Give back exactly the lines from the one that includes "New Zealand, site" to the last line below, both included, and no further lines.

------ Information supplied ------

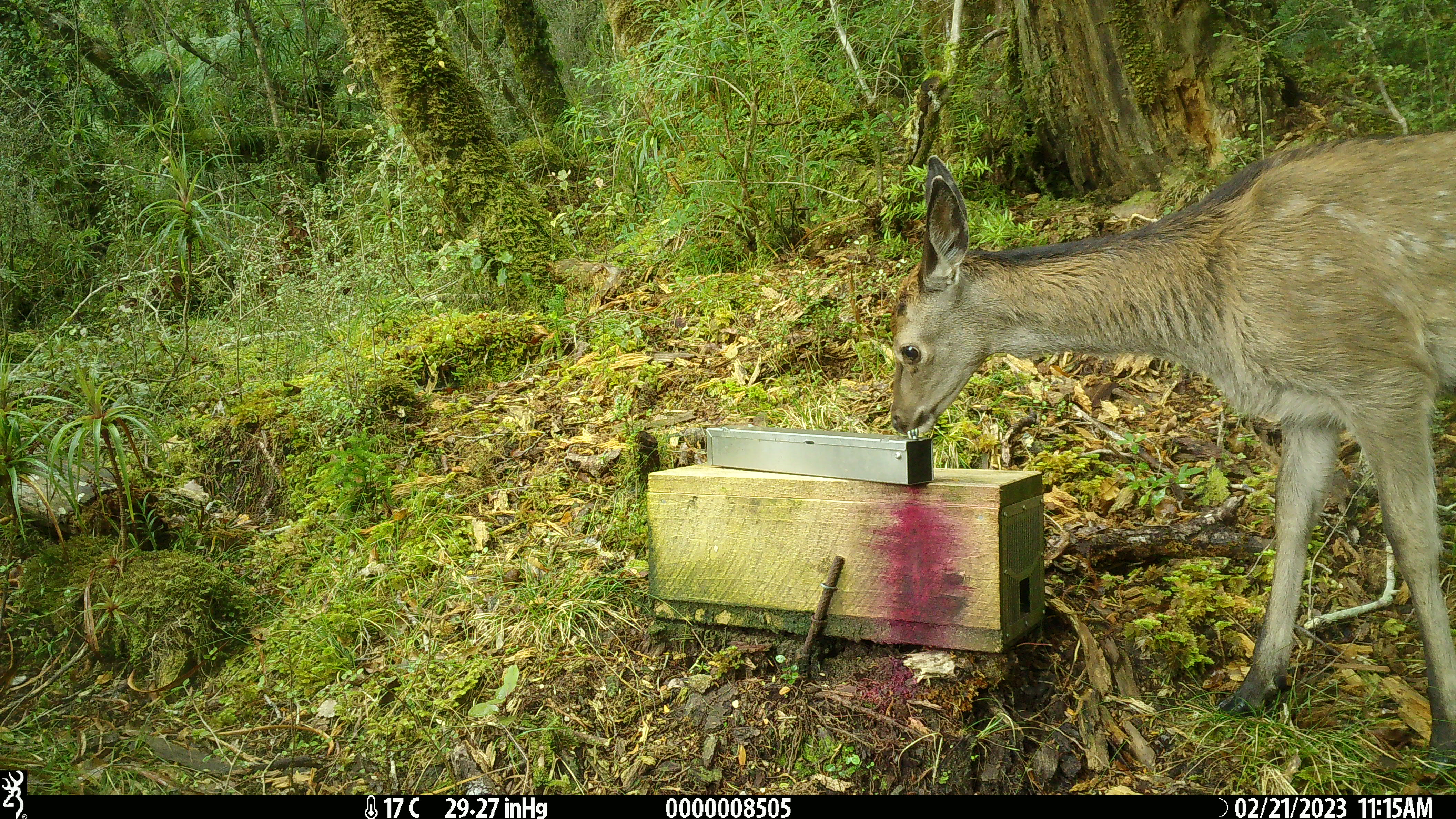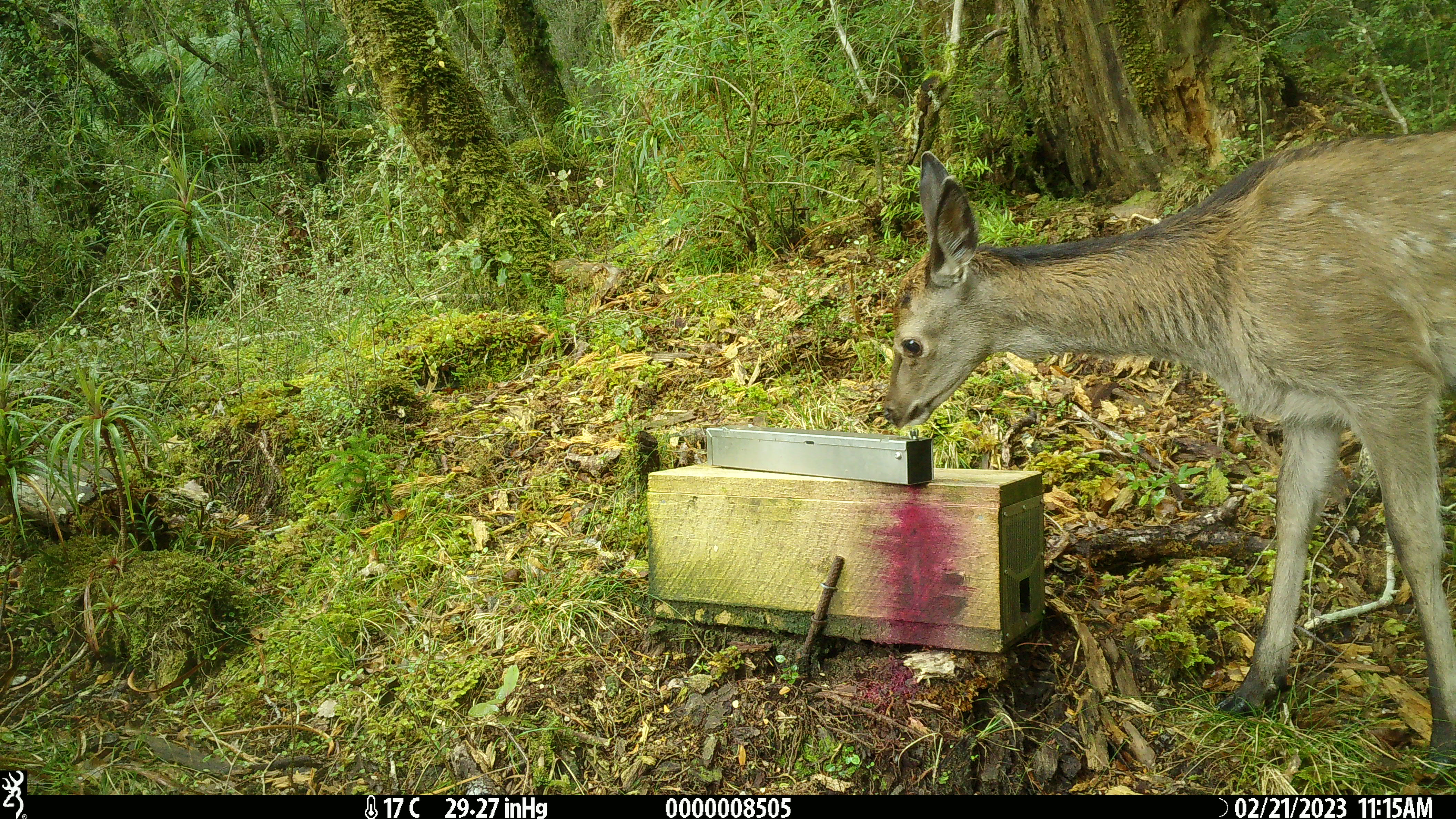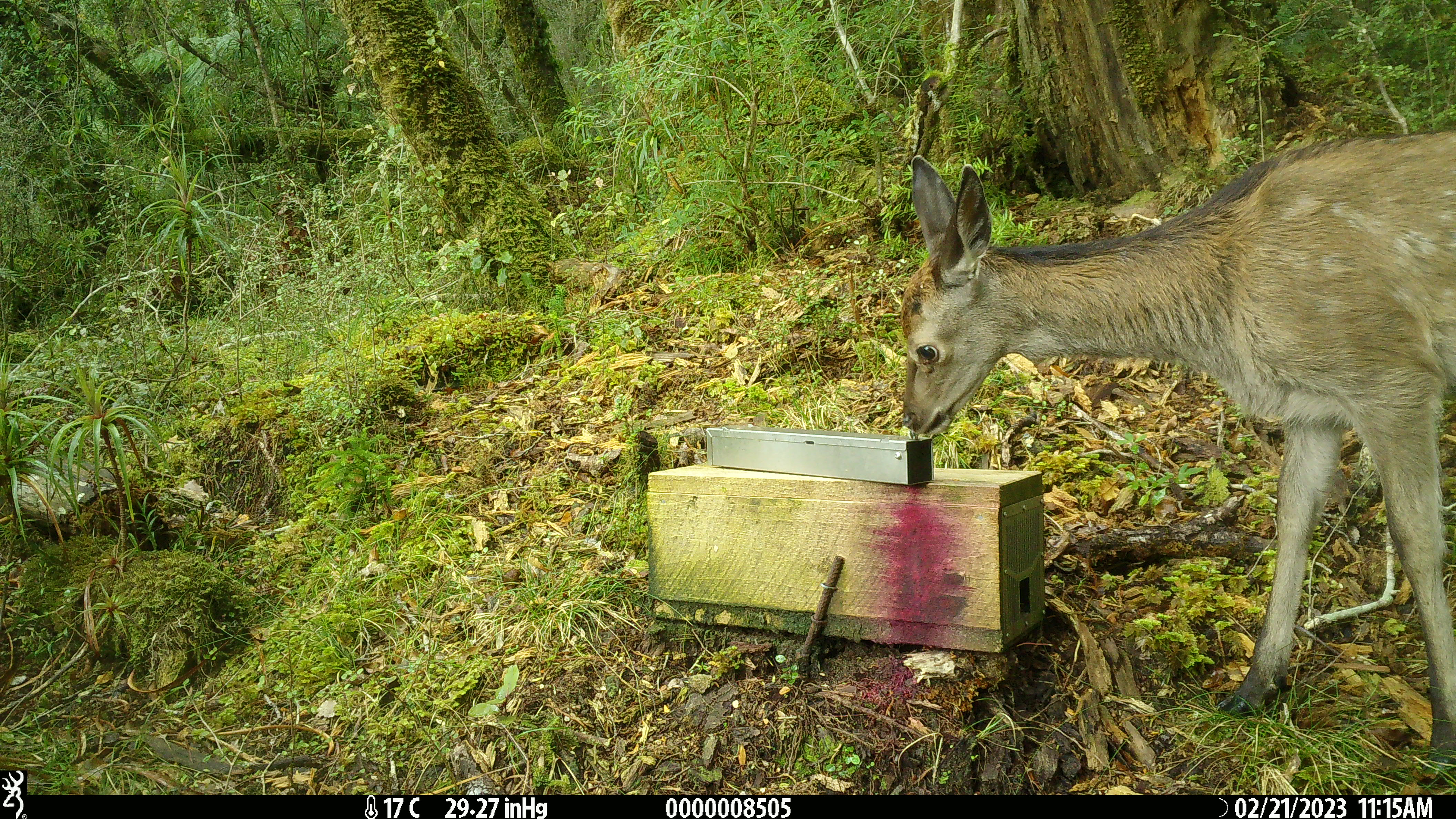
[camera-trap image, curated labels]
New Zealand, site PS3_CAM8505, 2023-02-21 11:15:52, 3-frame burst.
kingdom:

------

Response area =
New Zealand, site PS3_CAM8505, 2023-02-21 11:15:52, 3-frame burst.
kingdom:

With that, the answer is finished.